Material shown:
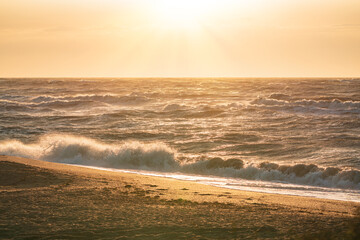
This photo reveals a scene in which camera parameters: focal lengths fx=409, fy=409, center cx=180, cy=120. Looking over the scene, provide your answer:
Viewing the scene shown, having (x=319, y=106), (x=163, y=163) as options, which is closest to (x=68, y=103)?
(x=319, y=106)

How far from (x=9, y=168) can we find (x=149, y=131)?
13345 millimetres

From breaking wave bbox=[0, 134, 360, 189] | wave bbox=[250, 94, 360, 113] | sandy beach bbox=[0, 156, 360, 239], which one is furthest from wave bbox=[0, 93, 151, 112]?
sandy beach bbox=[0, 156, 360, 239]

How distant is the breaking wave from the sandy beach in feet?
12.4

Task brief:
Could you output all of the data above word for word, leaving out the pictures?

Output for this task:
This photo reveals a scene in which camera parameters: focal lengths fx=409, fy=409, center cx=180, cy=120. Looking over the scene, provide your answer:
Viewing the scene shown, having (x=319, y=106), (x=163, y=163) as options, which is closest to (x=68, y=103)?
(x=319, y=106)

How far from (x=9, y=168) can we find (x=149, y=131)?
13345 millimetres

From breaking wave bbox=[0, 134, 360, 189] | wave bbox=[250, 94, 360, 113] | sandy beach bbox=[0, 156, 360, 239], which one is furthest from wave bbox=[0, 93, 151, 112]?
sandy beach bbox=[0, 156, 360, 239]

How distant is the breaking wave from the sandy beach in feet?
12.4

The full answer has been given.